Dari berita di bawah tentang pencabutan gugatan GAPKI, sebutkan setiap pasal yang diajukan dalam judicial review beserta undang-undangnya.

▶ CUPLIKAN HALAMAN:
+ + +
JAKARTA. Gabungan Pengusaha Kelapa Sawit Indonesia (GAPKI) akhirnya secara resmi mencabut permohonan gugatan hak uji materi (judicial review) terhadap undang-undang (UU) Nomor 32/2009 tentang Perlindungan dan Pengelolaan Lingkungan Hidup dan UU Nomor 41/1999 tentang Kehutanan ke Mahkamah Konstitusi. Penasehat Hukum GAPKI Refly Harun, mengatakan, pencabutan permohonan
judicial review itu lantaran pihaknya masih akan mempelajari lebih lanjut terkait klausa yang ada dalam pasal-pasal yang diajukan dalam judicial review tersebut, yaitu pasal 69, 88, 99 dalam UU 32/ 2009 dan pasal 49 dalam UU 41/ 1999. “GAPKI akan mengajak semua pihak untuk duduk bersama, melakukan konsultasi dan dialog intensif, termasuk di dalamnya ada tenaga ahli, pemerintah dan para pelaku bisnis,” ungkap Refly dalam keterangannya kepada KONTAN, Senin (12/6).
+ + +
Baris dari sebuah koleksi
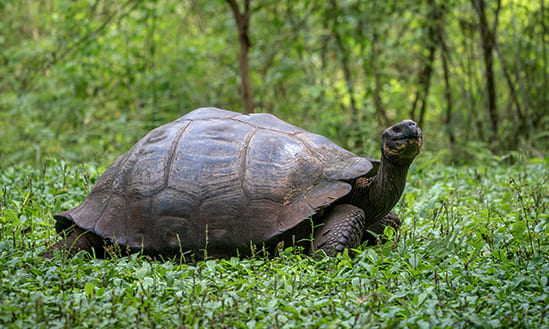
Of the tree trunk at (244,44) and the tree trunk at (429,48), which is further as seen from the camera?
the tree trunk at (429,48)

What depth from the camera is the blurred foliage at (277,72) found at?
24.3ft

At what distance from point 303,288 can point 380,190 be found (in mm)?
989

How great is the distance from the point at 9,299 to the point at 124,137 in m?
6.05

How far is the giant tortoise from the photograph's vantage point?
2.89m

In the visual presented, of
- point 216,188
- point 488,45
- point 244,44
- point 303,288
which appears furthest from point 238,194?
→ point 488,45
+ + +
▶ JAWABAN LATIHAN:
- Pasal 69 UU 32/2009
- Pasal 88 UU 32/2009
- Pasal 99 UU 32/2009
- Pasal 49 UU 41/1999